The murder in Taiwan of a 19-year-old Hong Kong woman at the hands of her boyfriend on Valentine’s Day 2018 seemed routine enough. Another tragic story of a love affair going terribly wrong.
But Chinese authorities seized on the year-old incident to try and push through a new extradition law that would allow some crimes committed in Hong Kong to be prosecuted in China. The Beijing government badly miscalculated the reaction by citizens to this blatant attempt to curtail Hong Kong’s “special relationship” with the Chinese government in their semi-autonomous province. This led to massive demonstrations which some estimates placed at over a million demonstrators.
On Saturday, China’s puppet, Chief Executive Carrie Lam, apologized for introducing the law but resisted calls to withdraw it entirely and step down. “The government understands these views have been made out of love and care for Hong Kong,” according to a statement from an unidentified government spokesman.”
That may be, but it hardly satisfied anyone.
The chief executive admitted deficiencies in the government’s work had led to substantial controversies and disputes in society, causing disappointment and grief among the people,” a government spokesman said. “The chief executive apologized to the people of Hong Kong for this and pledged to adopt a most sincere and humble attitude to accept criticisms and make improvements in serving the public.”
Lam, who was chosen by Beijing to be the highest-level local official, suspended her effort to force passage of the bill on Saturday in an attempt to quell protests.
But pro-democracy activists say that’s not enough, instead demanding the proposal be withdrawn in addition for calls that Lam step down.
“She should have apologized for not improving people’s livelihood. She should resign,” music teacher Chau Chong told the South China Morning Post. “But sadly, we know that even if she does step down, Beijing will just find another puppet to run Hong Kong.”

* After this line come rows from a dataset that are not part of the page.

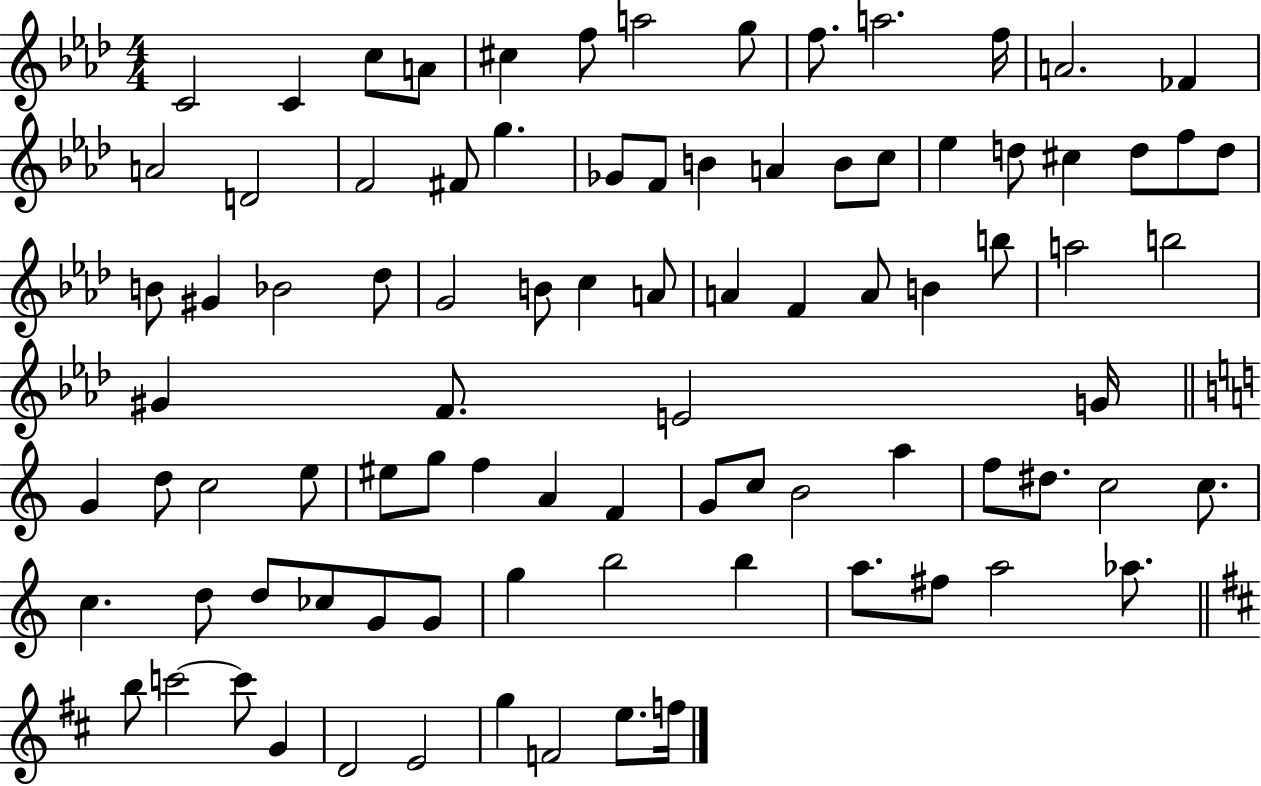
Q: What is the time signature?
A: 4/4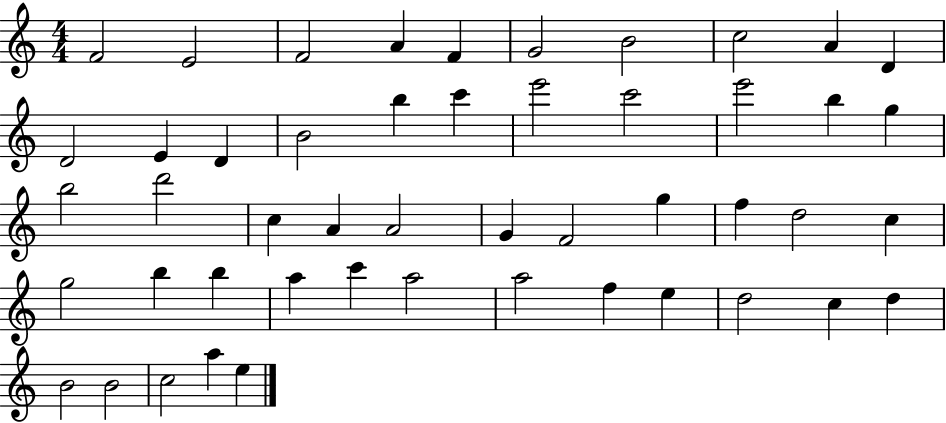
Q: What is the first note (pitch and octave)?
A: F4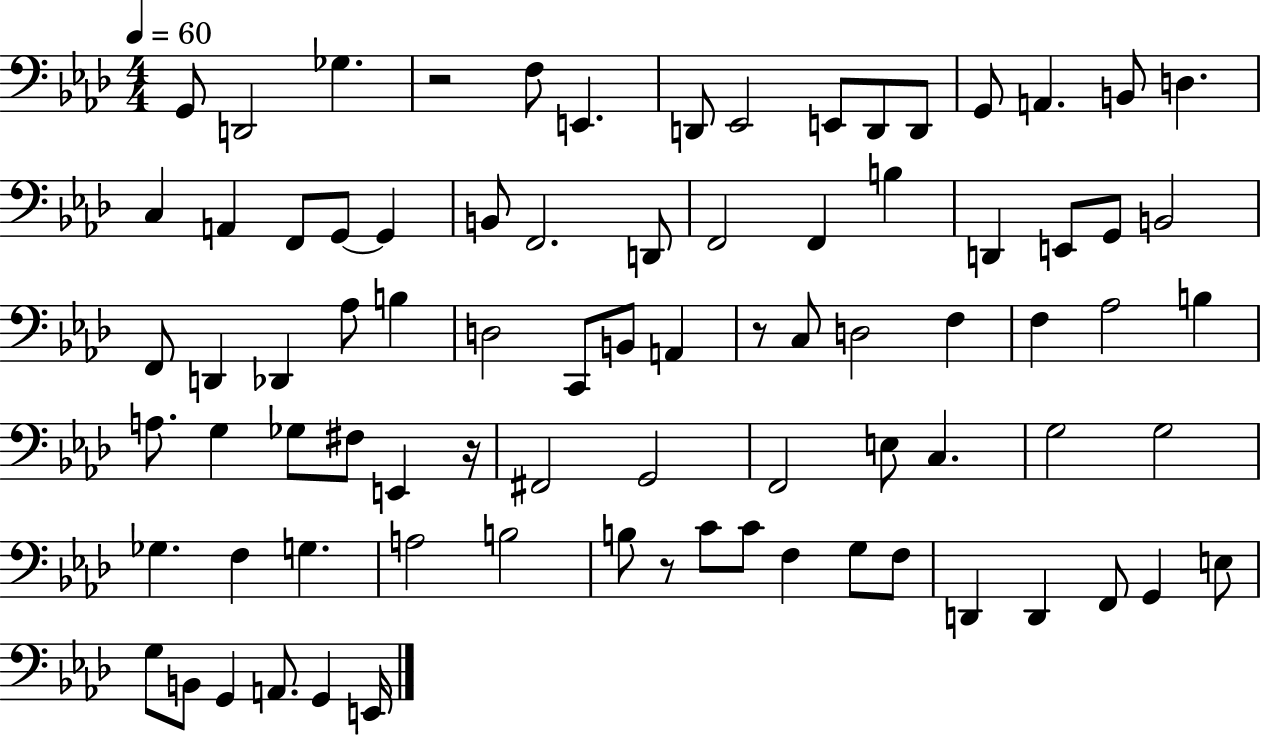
X:1
T:Untitled
M:4/4
L:1/4
K:Ab
G,,/2 D,,2 _G, z2 F,/2 E,, D,,/2 _E,,2 E,,/2 D,,/2 D,,/2 G,,/2 A,, B,,/2 D, C, A,, F,,/2 G,,/2 G,, B,,/2 F,,2 D,,/2 F,,2 F,, B, D,, E,,/2 G,,/2 B,,2 F,,/2 D,, _D,, _A,/2 B, D,2 C,,/2 B,,/2 A,, z/2 C,/2 D,2 F, F, _A,2 B, A,/2 G, _G,/2 ^F,/2 E,, z/4 ^F,,2 G,,2 F,,2 E,/2 C, G,2 G,2 _G, F, G, A,2 B,2 B,/2 z/2 C/2 C/2 F, G,/2 F,/2 D,, D,, F,,/2 G,, E,/2 G,/2 B,,/2 G,, A,,/2 G,, E,,/4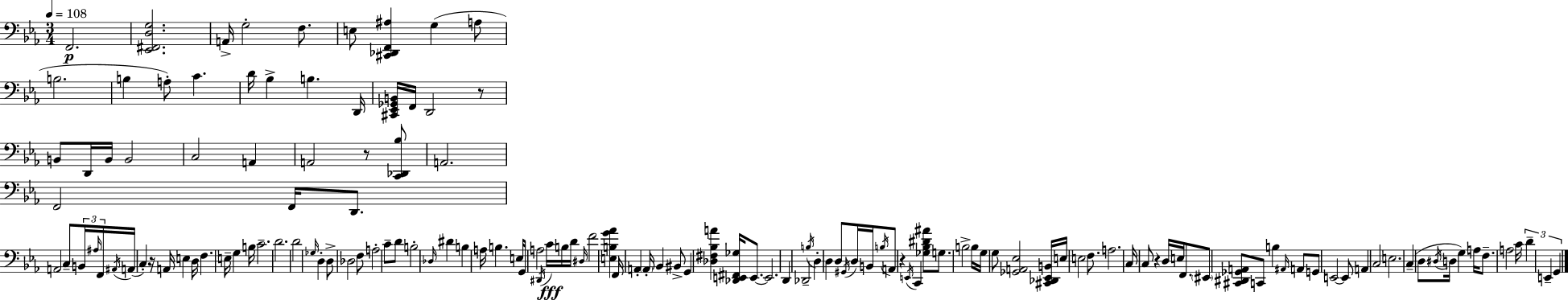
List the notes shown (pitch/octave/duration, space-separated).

F2/h. [Eb2,F#2,D3,G3]/h. A2/s G3/h F3/e. E3/e [C#2,Db2,F2,A#3]/q G3/q A3/e B3/h. B3/q A3/e C4/q. D4/s Bb3/q B3/q. D2/s [C#2,Eb2,Gb2,B2]/s F2/s D2/h R/e B2/e D2/s B2/s B2/h C3/h A2/q A2/h R/e [C2,Db2,Bb3]/e A2/h. F2/h F2/s D2/e. A2/h C3/e B2/s A#3/s F2/s A#2/s A2/s C3/q R/s A2/s E3/q D3/s F3/q. E3/s G3/q B3/s C4/h. D4/h. D4/h Gb3/s D3/q D3/e Db3/h F3/e A3/h C4/e D4/e B3/h Db3/s D#4/q B3/q A3/s B3/q. E3/s G2/s A3/h D#2/s C4/s B3/s D4/s D#3/s F4/h [E3,B3,G4,Ab4]/q F2/s A2/q A2/s Bb2/q BIS2/e G2/q [Db3,F#3,Bb3,A4]/q [Db2,E2,F#2,Gb3]/s E2/e. E2/h. D2/q Db2/h B3/s D3/q D3/q D3/e G#2/s D3/s B2/s B3/s A2/e R/q E2/s C2/q [Gb3,Bb3,D#4,A#4]/e G3/e. B3/h B3/s G3/s G3/e [Gb2,A2,Eb3]/h [C#2,Db2,Eb2,B2]/s E3/s E3/h F3/e. A3/h. C3/s C3/e R/q D3/s E3/s F2/e. EIS2/e [C#2,D#2,Gb2,A2]/e C2/e B3/q A#2/s A2/e G2/e E2/h E2/e A2/q C3/h E3/h. C3/q D3/e D#3/s D3/s G3/q A3/s F3/e. A3/h C4/s D4/q E2/q G2/q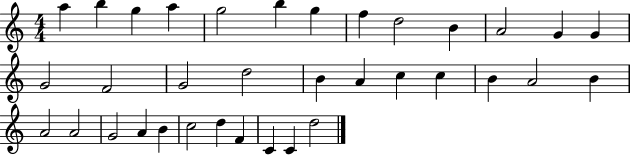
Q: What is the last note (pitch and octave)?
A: D5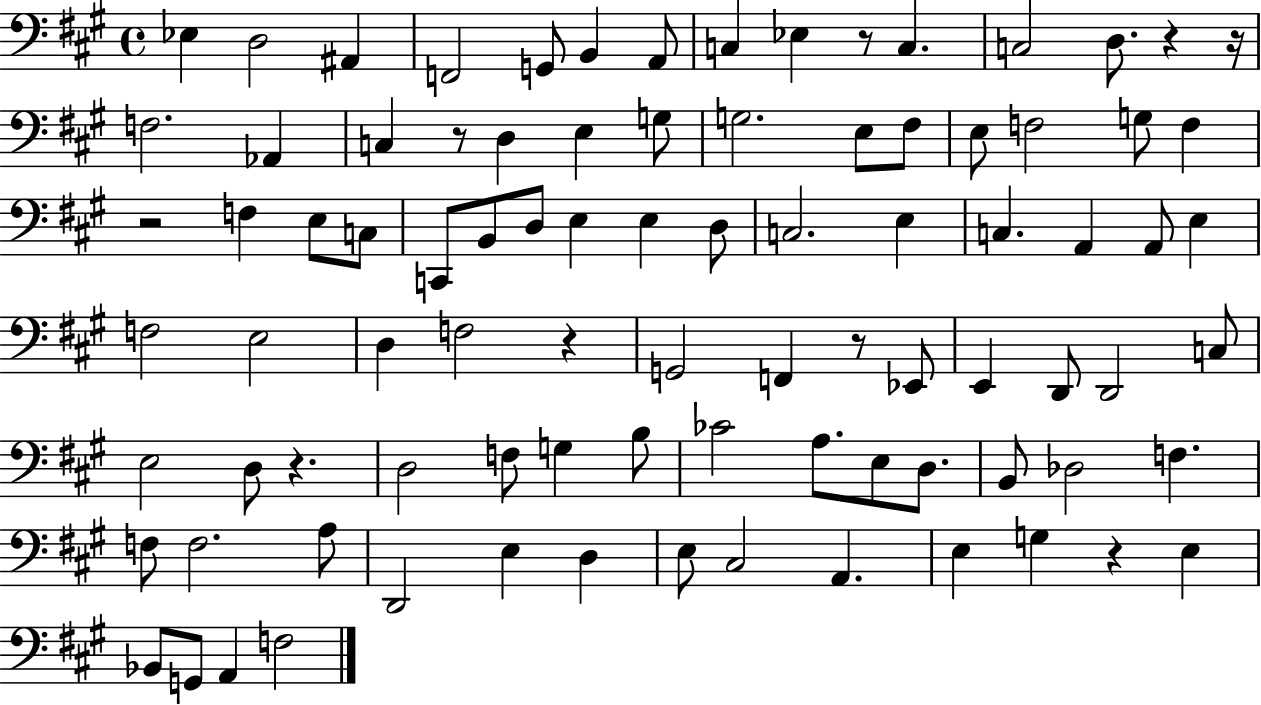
X:1
T:Untitled
M:4/4
L:1/4
K:A
_E, D,2 ^A,, F,,2 G,,/2 B,, A,,/2 C, _E, z/2 C, C,2 D,/2 z z/4 F,2 _A,, C, z/2 D, E, G,/2 G,2 E,/2 ^F,/2 E,/2 F,2 G,/2 F, z2 F, E,/2 C,/2 C,,/2 B,,/2 D,/2 E, E, D,/2 C,2 E, C, A,, A,,/2 E, F,2 E,2 D, F,2 z G,,2 F,, z/2 _E,,/2 E,, D,,/2 D,,2 C,/2 E,2 D,/2 z D,2 F,/2 G, B,/2 _C2 A,/2 E,/2 D,/2 B,,/2 _D,2 F, F,/2 F,2 A,/2 D,,2 E, D, E,/2 ^C,2 A,, E, G, z E, _B,,/2 G,,/2 A,, F,2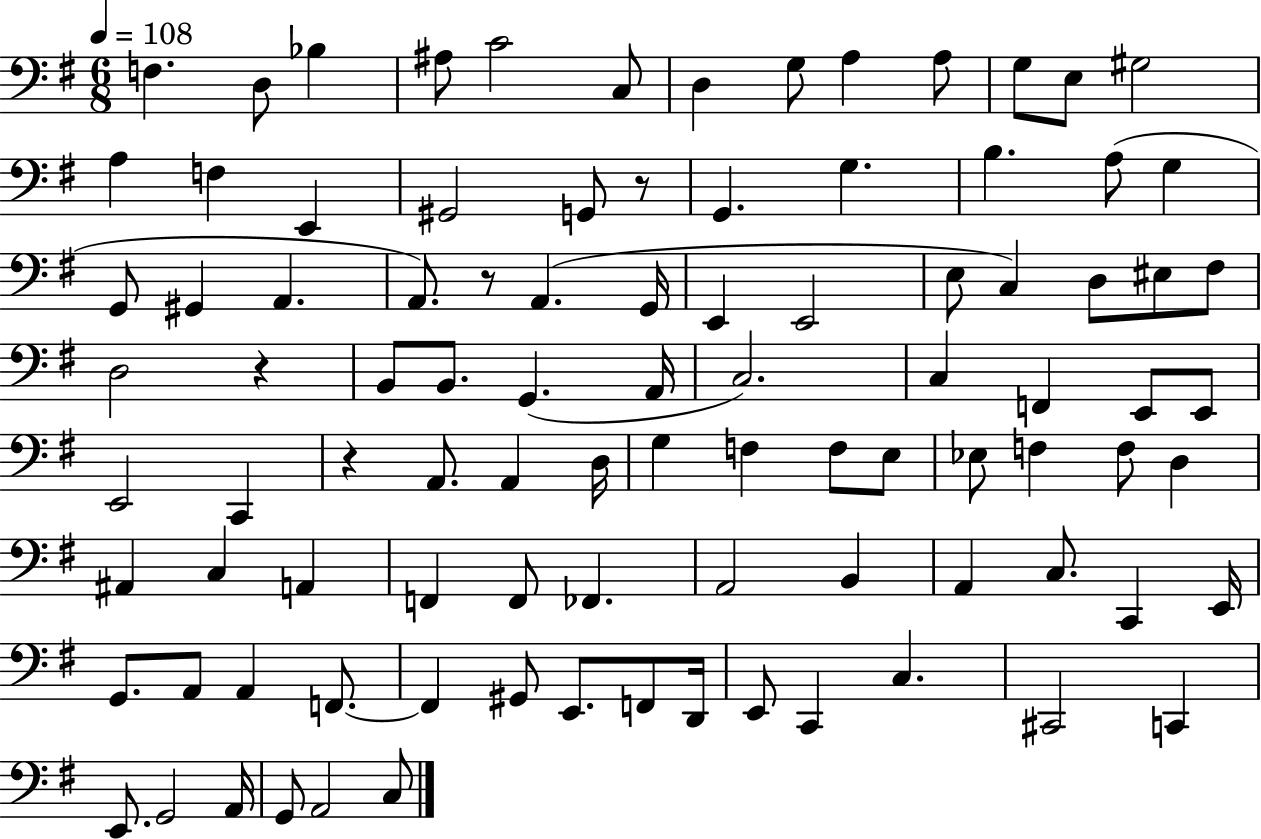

It isn’t just that Hong Kong residents identify far more with their city than China. People in the city have a very different concept of “freedom” than the Communists in China. They are hyper-sensitive to any effort by Beijing to impose their political culture on Hong Kong residents, as evidenced by the massive demonstrations against the proposed extradition law.
Despite Lam’s apology, tensions are still running high on Sunday:
Pro-democracy activists were calling for a general strike on Monday despite Lam’s decision to suspend work on the legislation. Some labor unions, teachers associations and other groups were planning boycotts of work and classes, demanding the Lam administration retire the proposed amendments and not bring them up again for passage at a later stage.
“We encourage all the public to carry on the campaign,” said Bonnie Leung, a leader of the pro-democracy group Civil Human Rights Front. “If any new violence takes place, it will be the responsibility of the police.”
How could China miscalculate so badly?
Today, any call to public action, even the act of giving speeches to a rally, requires a greater degree of caution. The young activists involved in recent protests have switched tactics to form leaderless, anonymous collectives, hiding their identities with face masks and using messaging apps to organise. The government has begun to act against these, arresting one Telegram group administrator on suspicion of conspiracy to commit public nuisance. Many activists no longer welcome their photos being taken or doing interviews with foreign media. Within the course of a week, they are becoming as cautious as mainland Chinese dissidents. By shutting young people out of the political process, the government may well have created an underground resistance that sees that radical action can have results.
But the core values that Hong Kongers cherish include universal values, press freedom, judicial independence and civil rights. These are seen by Beijing as among the “seven unmentionables”, putting Hong Kongers on the frontline of the clash between western “universal” values and the Communist party’s need for total control.
Faced with these existential threats, Hong Kong’s default position has in recent years been a defensive crouch. “We don’t have a grand strategy,” the political scientist Ray Yep from City University told me before this round of protests had broken out. “In every situation, you just defend what you can the most. This is how you defend Hong Kong values. We defend what we have. It’s defensive but it can be offensive as well.” When one in seven of the population turns out to protest against the extradition legislation, defence becomes attack, particularly in the eyes of Beijing.
In short, Beijing simply doesn’t care about the unrest. The murderers who killed thousands in Tiananmen Square in 1989 aren’t squeamish about busting a few protesters’ heads. Hong Kong is about to get a lesson in why Communists were once in control of half the planet. They will keep pressuring residents until the vast majority throw up their hands and give in to the tyranny. From Poland and Eastern Europe to Latin America, Africa, and Asia, the relentless drive for total control by Communists eventually wears people down and they give in.
Despite the massive protests, Hong Kong’s days of freedom are numbered.